-------- Teks Bacaan
Rupa-rupanya dampak matinya marxisme dalam dunia akademik belum sampai di situ. Tanpa kita sadari, selain gagalnya ilmu sosial menjelaskan realita yang sesungguhnya dan hanya bisa menyediakan wacana-wacana normatif, rupa-rupanya sastra yang berisik pun semakin sunyi. Sastra menjadi semakin romantis sebab munculnya (yang dalam istilah rendra) penyair-penyair salon yang berbicara tentang anggur dan rembulan. Sastrawan-sastrawan gagal membahasakan kenyataan menjadi pembangkit gairah untuk perubahan. Padahal, sastra memiliki kekuatan yang begitu luar biasa. Jika jurnalisme membutuhkan fakta untuk menyampaikan kebenaran, maka sastra tidak membutuhkan itu untuk menyampaikannya .
----------------
-------- Data yang Ditampilkan
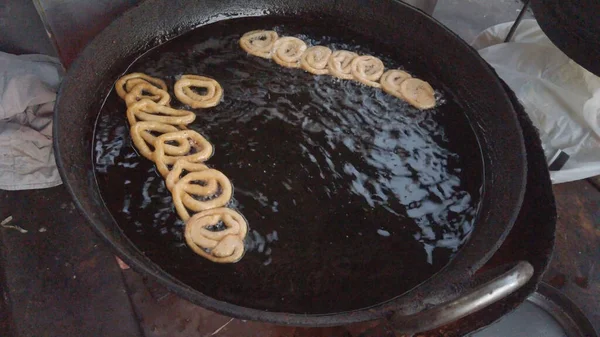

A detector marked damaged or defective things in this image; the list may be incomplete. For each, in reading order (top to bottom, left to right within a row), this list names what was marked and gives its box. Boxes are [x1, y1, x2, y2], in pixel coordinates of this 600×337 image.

rusty metal surface [0, 186, 142, 336]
----------------
» **Daftar Tugas**
A: Tulis kembali bagian teks bacaan yang dimulai dari "Rupa-rupanya dampak matinya" dan berakhir pada "untuk menyampaikannya .", lalu ganti "anggur" dengan "kopi".
B: Menurut teks bacaan, apa yang dibutuhkan jurnalisme untuk menyampaikan kebenaran?

» **Jawaban Tugas**
A:
Rupa-rupanya dampak matinya marxisme dalam dunia akademik belum sampai di situ. Tanpa kita sadari, selain gagalnya ilmu sosial menjelaskan realita yang sesungguhnya dan hanya bisa menyediakan wacana-wacana normatif, rupa-rupanya sastra yang berisik pun semakin sunyi. Sastra menjadi semakin romantis sebab munculnya (yang dalam istilah rendra) penyair-penyair salon yang berbicara tentang kopi dan rembulan. Sastrawan-sastrawan gagal membahasakan kenyataan menjadi pembangkit gairah untuk perubahan. Padahal, sastra memiliki kekuatan yang begitu luar biasa. Jika jurnalisme membutuhkan fakta untuk menyampaikan kebenaran, maka sastra tidak membutuhkan itu untuk menyampaikannya .

B: Fakta.